_与えられた依頼 A:_ 『夜のピクニック』の紹介文によると、貴子と融は実際にはどのような関係ですか。
_与えられた依頼 B:_ 『夜のピクニック』の紹介文で、貴子または融の仲良しの友人として名前が挙がっている人物をすべて挙げてください。

_選択抜粋:_

═══

4103971053夜のピクニック 恩田 陸
新潮社 2004-07-31
http://tinyurl.com/4h3k3

「本屋大賞」受賞作品。

貴子と融(とおる)の高校には、年に一度、修学旅行の代わりに(これはどうもヘンだと思うが)「歩行際」というのがある。
長い距離を、一晩歩き続けるのだ。
前半は、クラスでまとまって。
後半は、自由に。

貴子も融も、相手の存在を意識しつつ、できるだけ無視してきた。



周りはなんとなくそれに気づいていた。きっとお互い好きなんだろう、と一部で思われている。
実際は違うのだ。貴子と融は異母兄弟なのだ。 同じ学年。同じ父親。しかしその共通の父はすでに死んでいる。二人はそれを秘密にしてきた。
貴子はこの歩行祭で、自分自身に賭けをする。
「歩行祭のうちに、ひと言でも、融と話をできれば・・・」

貴子にも融にも、それぞれ仲良しの友人がいる。貴子には、美和子と、アメリカにいってしまった杏奈。融には忍。
歩行祭は、「お祭り」なのだ。
長い時間、足の痛みに耐えて歩き続ける。それがいつのまにか快感になる。歩くことそのものが目的、歩行祭とはそういう祭りなのだ。

ハレのこの日、高校生たちはいろいろなことを考える。
告白したい女の子も居る。
とにかく早い順位でゴールを目指す男の子もいる。

だが、ここで描かれる皆に共通することがある。それは、歩行祭を楽しんでいる、ということだ。
体を痛めつけるこのような行事だが、皆は決してこれを嫌いではないのだ。

═══

_データ抜粋:_
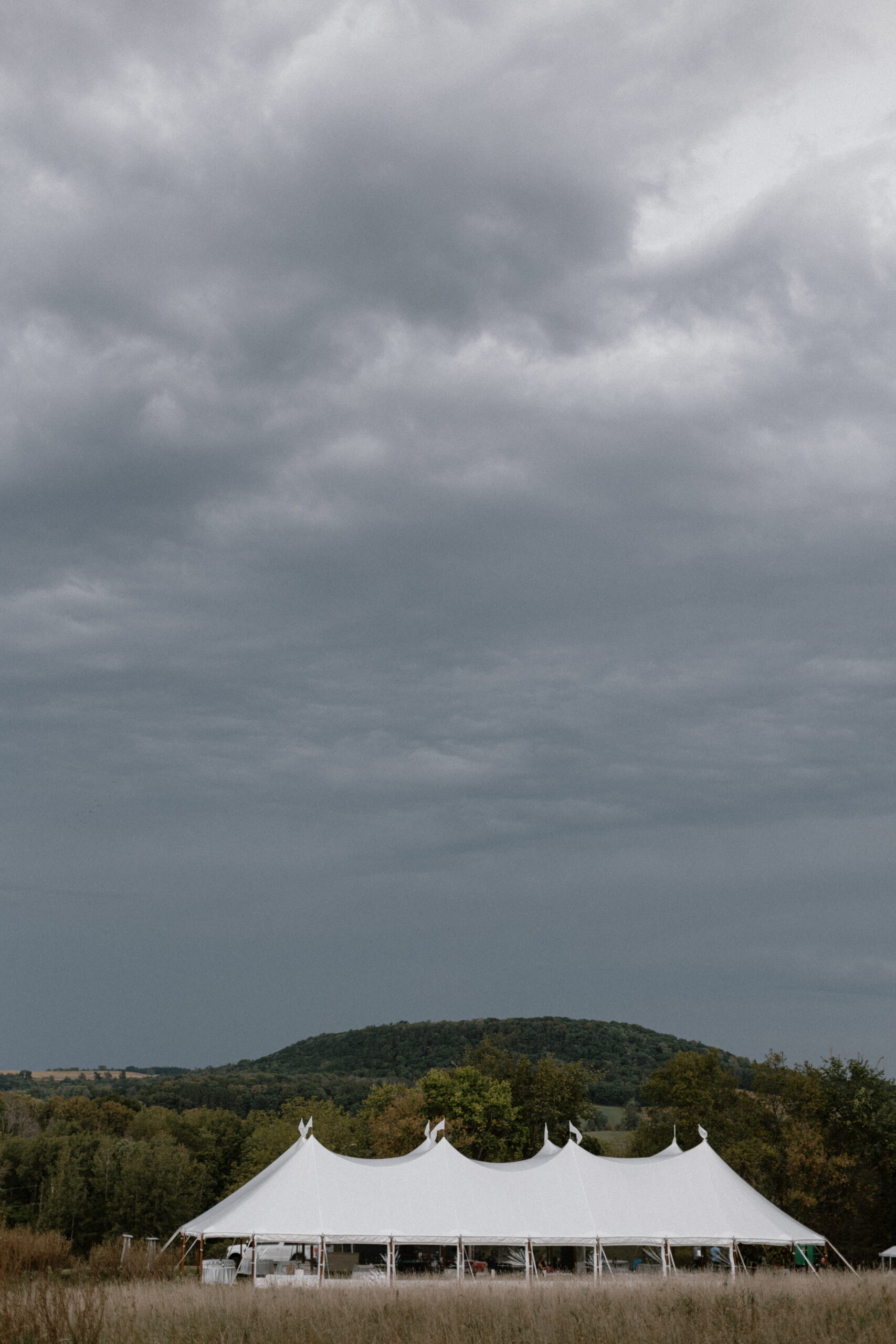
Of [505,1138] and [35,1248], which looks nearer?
[35,1248]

═══

_回答全文 A:_ 二人は同じ父親を持つ異母兄弟です。

_回答全文 B:_ 美和子、杏奈、忍